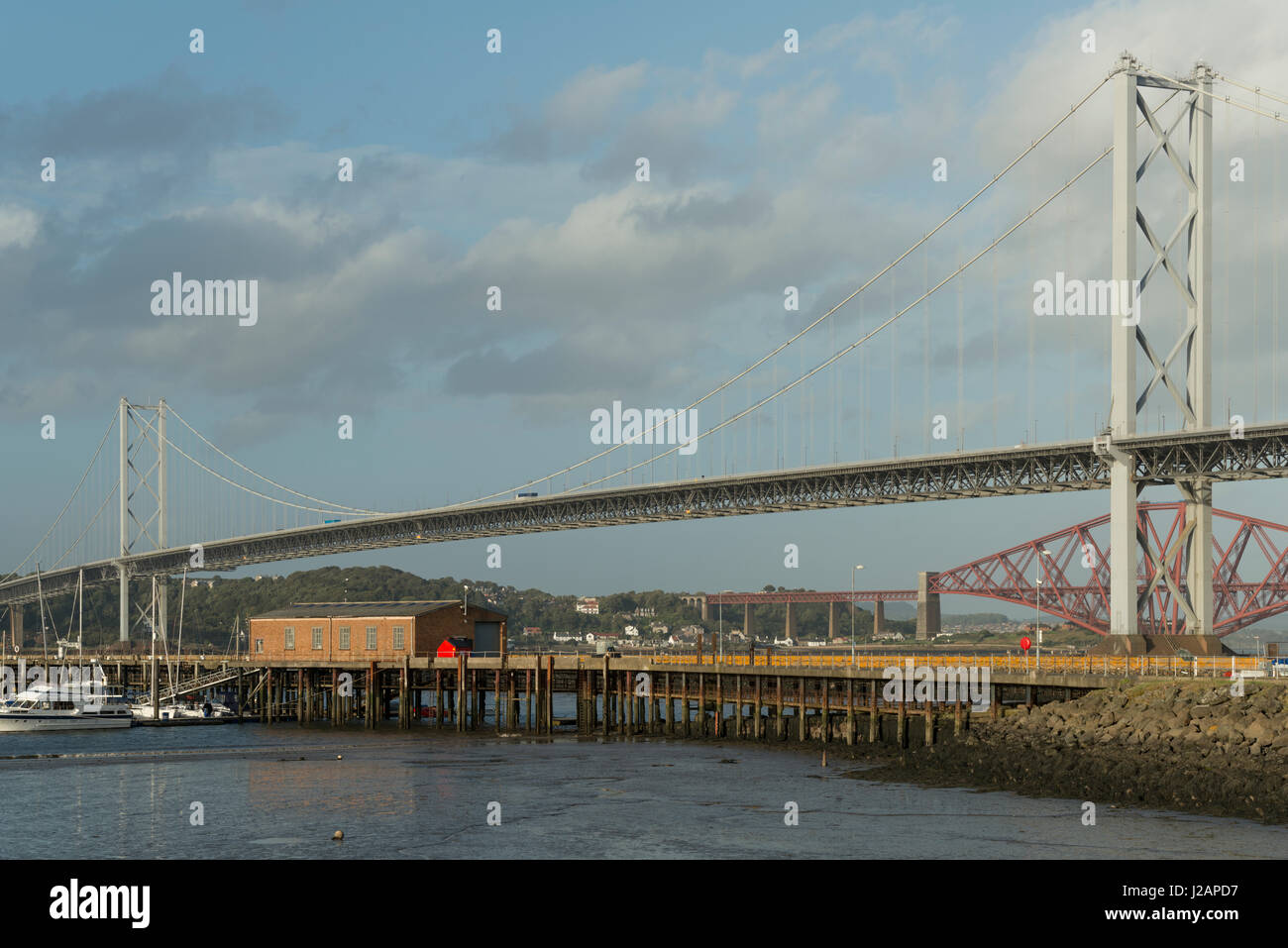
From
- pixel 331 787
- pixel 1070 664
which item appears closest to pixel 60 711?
pixel 331 787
-=-=-
Turn every line of the records above into a Markdown table with the columns Row and Line, numbering each row and skipping blank lines. Leave the pictures out of the answer.

| Row | Line |
|---|---|
| 1 | From |
| 2 | - pixel 331 787 |
| 3 | - pixel 1070 664 |
| 4 | which item appears closest to pixel 60 711? |
| 5 | pixel 331 787 |